A representative from a third California-based organization that provides direct services to sex workers says the group will continue its outreach. “We are worried,” she says of the proposed bill, “but we are not going to let it change our direction.” That said, she requested anonymity for herself and the organization out of fear of targeting by law enforcement.
DiAngelo’s concern stems from her belief that the current political backdrop will embolden police officers and prosecutors to target her organization’s work. This is the case for the California bill, she says, and SESTA, which broadly holds online platforms criminally responsible for hosting any content deemed related to sex trafficking and, as a result of what internet freedom and sex worker rights advocates say will likely be sweeping filters to flag that content, threatens to shutter online venues that sex workers use to advertise and vet clients from the safety of their own homes. (The bill has yet to be signed by the president, but it’s already had a chilling impact on speech.) SESTA does not directly apply to the outreach work done by SWOP Sacramento, most of which happens offline, but she says it nonetheless adds to a climate.
Kate D’Adamo, a sex worker advocate and a partner with the organization Reframe Health and Justice, says there is a “desert of resources” north of the San Francisco Bay Area. “SWOP Sacramento has been one of the few consistent, non-judgmental spaces for sex workers and trafficking victims,” she says, adding that the end of its direct services could be “devastating for hundreds of miles around.”
For nearly three years now, SWOP Sacramento has run its safe-house, which can house anywhere from three to six women at a time. DiAngelo estimates that at least 100 women have slept under its roof over the years. The inhabitants come not just from Sacramento, but are also often referred from many miles away—including from Las Vegas, Reno, and the Bay Area—because, as she puts it, “There aren’t enough beds anywhere.”
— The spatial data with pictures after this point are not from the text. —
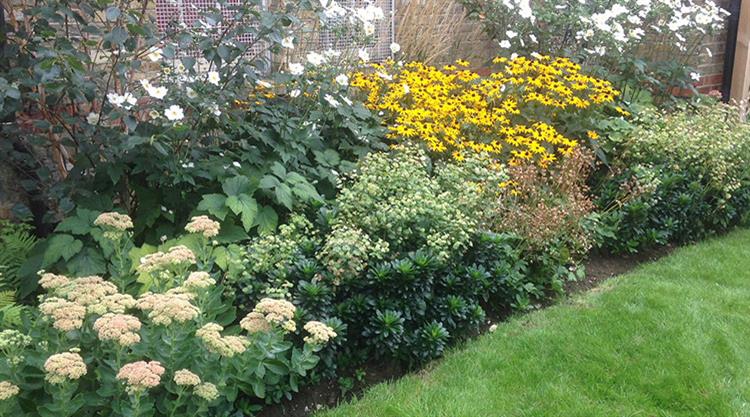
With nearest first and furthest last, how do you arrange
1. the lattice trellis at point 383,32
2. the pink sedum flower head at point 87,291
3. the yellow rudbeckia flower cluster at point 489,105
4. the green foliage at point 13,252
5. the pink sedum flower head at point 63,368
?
the pink sedum flower head at point 63,368, the pink sedum flower head at point 87,291, the green foliage at point 13,252, the yellow rudbeckia flower cluster at point 489,105, the lattice trellis at point 383,32

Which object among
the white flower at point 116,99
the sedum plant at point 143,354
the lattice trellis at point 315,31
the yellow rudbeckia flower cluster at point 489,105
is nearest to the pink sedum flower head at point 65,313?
the sedum plant at point 143,354

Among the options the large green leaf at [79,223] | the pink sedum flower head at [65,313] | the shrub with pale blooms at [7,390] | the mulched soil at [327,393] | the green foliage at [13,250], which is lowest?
the mulched soil at [327,393]

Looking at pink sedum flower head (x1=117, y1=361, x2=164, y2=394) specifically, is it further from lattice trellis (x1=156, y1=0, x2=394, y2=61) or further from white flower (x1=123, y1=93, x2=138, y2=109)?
lattice trellis (x1=156, y1=0, x2=394, y2=61)

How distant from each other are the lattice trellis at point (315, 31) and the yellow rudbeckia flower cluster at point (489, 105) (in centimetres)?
44

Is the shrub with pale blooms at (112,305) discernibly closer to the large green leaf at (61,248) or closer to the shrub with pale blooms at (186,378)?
the shrub with pale blooms at (186,378)

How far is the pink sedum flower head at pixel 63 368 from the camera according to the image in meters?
2.22

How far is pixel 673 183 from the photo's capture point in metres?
5.14

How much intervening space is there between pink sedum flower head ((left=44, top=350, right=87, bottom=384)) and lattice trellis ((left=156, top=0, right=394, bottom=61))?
219 cm

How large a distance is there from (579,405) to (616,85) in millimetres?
3965

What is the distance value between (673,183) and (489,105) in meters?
1.42

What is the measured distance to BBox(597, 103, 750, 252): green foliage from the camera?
493 cm

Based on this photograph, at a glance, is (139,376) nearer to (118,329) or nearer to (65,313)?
(118,329)

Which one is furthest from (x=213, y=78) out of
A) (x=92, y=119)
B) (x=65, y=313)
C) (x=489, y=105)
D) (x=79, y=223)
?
(x=489, y=105)

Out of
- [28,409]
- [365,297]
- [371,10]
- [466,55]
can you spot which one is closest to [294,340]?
[365,297]
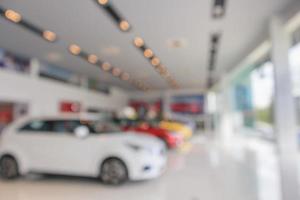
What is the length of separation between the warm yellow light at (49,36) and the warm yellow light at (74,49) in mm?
619

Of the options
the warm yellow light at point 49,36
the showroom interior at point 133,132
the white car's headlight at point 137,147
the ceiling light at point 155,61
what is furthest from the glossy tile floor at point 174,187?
the ceiling light at point 155,61

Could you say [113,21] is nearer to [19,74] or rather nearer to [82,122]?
[82,122]

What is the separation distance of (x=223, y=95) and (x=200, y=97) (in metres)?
5.31

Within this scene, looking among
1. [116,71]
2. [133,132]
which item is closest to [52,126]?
[133,132]

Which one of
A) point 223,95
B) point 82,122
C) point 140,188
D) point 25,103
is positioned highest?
point 223,95

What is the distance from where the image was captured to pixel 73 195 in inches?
132

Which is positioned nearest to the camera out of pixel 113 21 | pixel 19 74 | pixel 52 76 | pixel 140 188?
pixel 140 188

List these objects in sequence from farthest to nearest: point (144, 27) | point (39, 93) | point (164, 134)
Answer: point (39, 93), point (164, 134), point (144, 27)

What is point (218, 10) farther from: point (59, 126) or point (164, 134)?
point (164, 134)

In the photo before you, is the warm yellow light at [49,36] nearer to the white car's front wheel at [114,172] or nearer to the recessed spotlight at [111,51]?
the recessed spotlight at [111,51]

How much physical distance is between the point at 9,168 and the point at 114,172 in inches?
83.9

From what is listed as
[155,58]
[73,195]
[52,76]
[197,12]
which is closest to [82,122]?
[73,195]

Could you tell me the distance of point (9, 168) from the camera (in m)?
4.31

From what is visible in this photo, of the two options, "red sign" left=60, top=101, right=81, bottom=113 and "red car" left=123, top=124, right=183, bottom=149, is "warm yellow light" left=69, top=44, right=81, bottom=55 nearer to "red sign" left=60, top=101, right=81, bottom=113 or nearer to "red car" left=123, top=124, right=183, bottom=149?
"red car" left=123, top=124, right=183, bottom=149
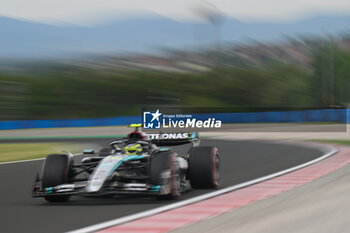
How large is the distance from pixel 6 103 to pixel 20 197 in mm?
37327

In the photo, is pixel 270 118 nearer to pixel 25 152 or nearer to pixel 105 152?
pixel 25 152

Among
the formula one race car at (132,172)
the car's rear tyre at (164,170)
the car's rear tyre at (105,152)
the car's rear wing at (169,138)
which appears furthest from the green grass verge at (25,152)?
the car's rear tyre at (164,170)

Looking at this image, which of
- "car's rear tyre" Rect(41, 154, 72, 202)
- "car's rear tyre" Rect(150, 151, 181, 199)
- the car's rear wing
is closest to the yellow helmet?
"car's rear tyre" Rect(150, 151, 181, 199)

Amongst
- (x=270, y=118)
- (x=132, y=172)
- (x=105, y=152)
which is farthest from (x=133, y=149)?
(x=270, y=118)

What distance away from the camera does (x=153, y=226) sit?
643cm

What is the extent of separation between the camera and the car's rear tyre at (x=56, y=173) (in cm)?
863

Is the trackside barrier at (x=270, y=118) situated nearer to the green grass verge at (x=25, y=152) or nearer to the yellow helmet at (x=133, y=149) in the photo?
the green grass verge at (x=25, y=152)

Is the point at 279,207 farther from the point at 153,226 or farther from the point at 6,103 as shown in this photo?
the point at 6,103

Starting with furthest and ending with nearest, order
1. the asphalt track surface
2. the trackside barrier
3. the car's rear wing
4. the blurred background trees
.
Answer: the blurred background trees
the trackside barrier
the car's rear wing
the asphalt track surface

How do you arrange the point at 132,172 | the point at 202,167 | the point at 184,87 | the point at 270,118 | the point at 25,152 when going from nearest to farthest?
the point at 132,172 → the point at 202,167 → the point at 25,152 → the point at 270,118 → the point at 184,87

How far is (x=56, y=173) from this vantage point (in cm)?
865

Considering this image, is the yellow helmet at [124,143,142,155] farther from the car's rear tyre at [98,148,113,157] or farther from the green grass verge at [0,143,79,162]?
the green grass verge at [0,143,79,162]

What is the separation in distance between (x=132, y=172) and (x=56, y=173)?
41.9 inches

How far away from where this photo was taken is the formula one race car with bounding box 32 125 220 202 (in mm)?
8102
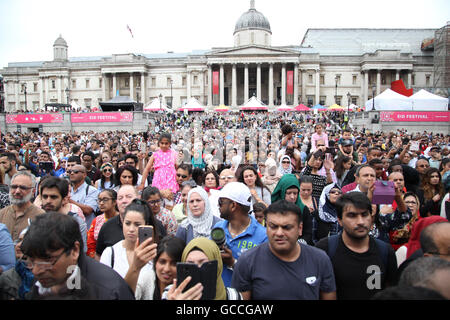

DiAngelo worries that even providing a safe-house could run afoul of the proposed pandering law and attract unwanted attention in the current political moment. That’s in part because SWOP Sacramento has allowed residents to come and go as they please. “We don’t know where they go when they leave the house,” she says, suggesting that residents could choose to do sex work. Under the pandering law, she says, “That becomes our liability.”
Previously, volunteers from SWOP Sacramento made weekly outings to distribute what DiAngelo calls “hygiene kits,” which include lube and condoms, to street-based sex workers. They also handed out “bad client” lists, which warned sex workers about local clients who might pose a threat of violence, and “Know Your Rights” cards, which detail sex workers’ legal protections if they are stopped by police. The organization often provided food and clothing to sex workers and trafficking victims, setting up a service table at urban tent encampments and taking women to a thrift store to pick out clothes. The group also offered classes on how to stay safe while working on the street. (It’s worth noting that sex worker advocates have argued that SESTA, and the resulting closure of online advertising platforms, will push a growing number of sex workers to turn to more dangerous street-based work.)
Now these things feel all too risky to DiAngelo, because any one of them could be potentially construed as “arranging, causing, encouraging, inducing... another person to be a prostitute,” as the proposed pandering law puts it.
SWOP Sacramento will continue to offer a range of services, including legal support—but direct outreach has been halted indefinitely. The group announced the news over the weekend via Twitter to an outcry from sex workers and allies. “A lot of people are mad at us for stopping, but I’m mad too. I’m devastated,” says DiAngelo. “I’m a walking sieve—like, I’ll be walking and all of a sudden it’ll hit me and tears will just come streaming down my face,” she says. “And I’ll think, ‘This is real. This is really, real.’ We have people hurting every day and nobody in the outside world even sees it—it’s like we don’t exist.”